Die Vermittlungsmacht des Kapitals, wäre schlagartig beendet. Es will als Geldagentur zugleich eine Vermögens- und Arbeitsagentur sein und wäre durch die Unabhängigkeit der Menschen von solcher Agenturtätigkeit zweck- und sinnlos. Es braucht überhaupt keiner von den Menschen selbst unkontrolierbaren Macht. Große Projekte werden sowieso auch heute schon durch Verträge geplant und geregelt. Das Arbeitsvolumen macht nicht das Kapital aus. Aber das Kapital bestimmt das Arbeitsvolumen zu einem unverbindlichen Moment seiner Bereicherung. Es bildet hierdurch einen Reichtum an Geld, der sich immer mehr gegen die Menschen wendet, weil er eine Machtfülle erzeugt, die für sie keinen Sinn hat und auf Dauer daher nur ihr Geld entwertet.

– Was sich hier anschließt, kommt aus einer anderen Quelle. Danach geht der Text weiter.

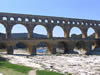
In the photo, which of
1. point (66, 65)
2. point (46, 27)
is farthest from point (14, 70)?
point (46, 27)

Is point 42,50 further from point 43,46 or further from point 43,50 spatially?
point 43,46

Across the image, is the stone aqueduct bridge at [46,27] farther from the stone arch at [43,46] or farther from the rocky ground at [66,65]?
the rocky ground at [66,65]

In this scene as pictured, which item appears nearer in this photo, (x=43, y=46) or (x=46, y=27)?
(x=46, y=27)

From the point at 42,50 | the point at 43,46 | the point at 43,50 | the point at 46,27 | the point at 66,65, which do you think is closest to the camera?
the point at 66,65

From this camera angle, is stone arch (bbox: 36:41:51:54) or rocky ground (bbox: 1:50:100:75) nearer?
rocky ground (bbox: 1:50:100:75)

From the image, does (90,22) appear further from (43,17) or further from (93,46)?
(43,17)

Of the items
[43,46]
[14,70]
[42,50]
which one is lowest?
[42,50]

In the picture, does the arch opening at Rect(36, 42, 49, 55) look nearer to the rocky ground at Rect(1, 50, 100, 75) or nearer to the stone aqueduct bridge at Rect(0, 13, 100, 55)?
the stone aqueduct bridge at Rect(0, 13, 100, 55)

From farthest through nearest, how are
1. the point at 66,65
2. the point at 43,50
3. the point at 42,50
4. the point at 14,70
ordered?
the point at 42,50
the point at 43,50
the point at 66,65
the point at 14,70

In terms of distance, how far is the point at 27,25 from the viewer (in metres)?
41.8

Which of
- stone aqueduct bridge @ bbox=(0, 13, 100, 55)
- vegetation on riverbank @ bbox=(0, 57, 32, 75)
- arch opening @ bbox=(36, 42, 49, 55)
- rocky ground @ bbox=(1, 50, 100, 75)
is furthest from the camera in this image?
arch opening @ bbox=(36, 42, 49, 55)

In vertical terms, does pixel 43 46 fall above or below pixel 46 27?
below

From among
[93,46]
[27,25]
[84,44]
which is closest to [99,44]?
[93,46]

Dass wir das Kapital nicht mehr brauchen, das klingt für viele vielleicht wie ein Traum. Doch solche Träume sind der Stoff der realen Geschichte. Befolgen wir nur die Weisungen und Sprüche der Schuldentechnokratie, so bleiben wir fixiert auf die Macht der Geldwerte und werden zwangsläufig im unendlichen Geldbedarf des Kapitals versteinern. Widerstandskultur ist die Bewegung gegen diese Versteinerung. Sie ist nicht einfach Kultur, die von selbst Widerstand wäre. Sie verfolgt eine Politik gegen das politische Subjekt der bestehenden Verhältnisse, das fiktive Kapital, welches nicht nur ihre Arbeit, sondern auch die ganze Natur und Kultur der Menschen, den Inhalt ihres Seins beherrscht. (Wolfram Pfreundschuh)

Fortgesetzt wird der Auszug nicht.